So, someone in Olympia stole my credit card # last week and bought a platypus vibrator with it. That’s it.
Im drinking a beer thats called vuuve which is boobs in begian. I think my life is complete.
boyfriend complimented me on my new prada shoes today. he is officially either gay or the man im gonna marry. knowing my luck it's all of the above.
Just tried my new showerhead. Sex with Brian will never be the same.
you humped every kiosk in the store. then you asked for an application.
I'm trying to pinpoint the moment when "don't do anything I wouldn't do" became bad advise.
I just found out that order of 30 Beefy 5-Layers last weekend has achieved legendary status among the Taco Bell employees. Is there a Stoner Achievement for that?
Just made a floating bacon boat for the hot tub. This is what America is all about.

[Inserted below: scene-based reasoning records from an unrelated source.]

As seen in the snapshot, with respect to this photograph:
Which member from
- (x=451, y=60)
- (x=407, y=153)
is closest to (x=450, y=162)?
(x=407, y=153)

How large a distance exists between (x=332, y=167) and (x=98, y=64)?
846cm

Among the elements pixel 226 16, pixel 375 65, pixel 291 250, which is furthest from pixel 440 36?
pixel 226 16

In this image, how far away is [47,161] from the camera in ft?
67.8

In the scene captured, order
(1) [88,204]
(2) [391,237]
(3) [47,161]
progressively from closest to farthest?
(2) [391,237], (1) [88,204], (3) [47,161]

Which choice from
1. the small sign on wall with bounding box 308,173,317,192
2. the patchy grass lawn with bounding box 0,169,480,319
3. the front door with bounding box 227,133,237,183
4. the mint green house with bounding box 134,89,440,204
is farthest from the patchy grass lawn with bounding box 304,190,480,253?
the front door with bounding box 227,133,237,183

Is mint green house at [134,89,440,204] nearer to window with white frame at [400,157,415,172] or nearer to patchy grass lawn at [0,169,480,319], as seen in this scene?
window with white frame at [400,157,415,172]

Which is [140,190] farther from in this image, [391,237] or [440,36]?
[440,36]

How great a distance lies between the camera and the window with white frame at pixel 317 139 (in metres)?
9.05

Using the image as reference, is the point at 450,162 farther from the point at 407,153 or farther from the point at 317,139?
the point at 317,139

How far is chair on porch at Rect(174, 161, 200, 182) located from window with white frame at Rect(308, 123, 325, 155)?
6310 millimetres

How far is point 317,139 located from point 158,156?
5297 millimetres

Well you were listening to music and having sex really loudly. How was I supposed to know you'd hear me making rocket sounds?

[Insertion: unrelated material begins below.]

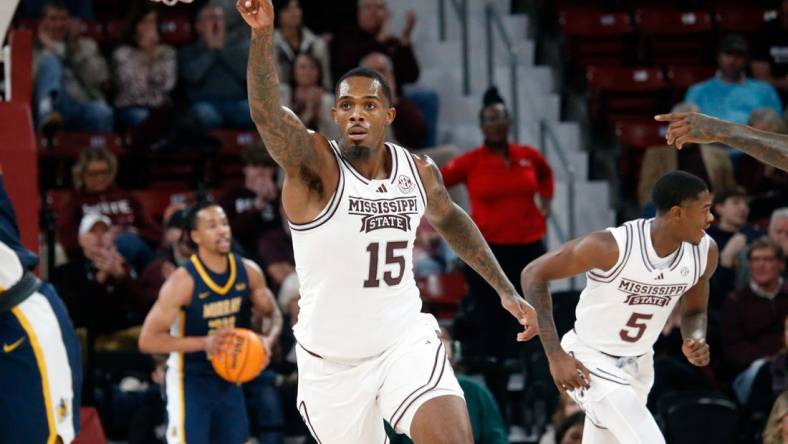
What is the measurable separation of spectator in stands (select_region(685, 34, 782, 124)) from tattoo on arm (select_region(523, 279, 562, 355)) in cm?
531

What, I can't laugh at my sister being driven crazy by Facebook randomly assigning chat significance to the guy she lost her virginity to?

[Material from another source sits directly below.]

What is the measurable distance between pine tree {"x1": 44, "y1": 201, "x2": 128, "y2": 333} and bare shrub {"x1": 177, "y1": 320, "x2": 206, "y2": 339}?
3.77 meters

He put rainforest music on before we had sex I felt like I was in the Amazon
He's ruined me. Do you know how frustrating it is to know I'll never find another guy as tall and handsome and rich with as big of lips & booty, and cock as him who also rims and takes me on tropical vacations and buys me all the cocaine.
I remember being like "I can't hold both of you guy's hair back!" so I put headbands on each of you
I farted in the parking garage and it echoed.
Just went to jump into bed... Completely missed the bed.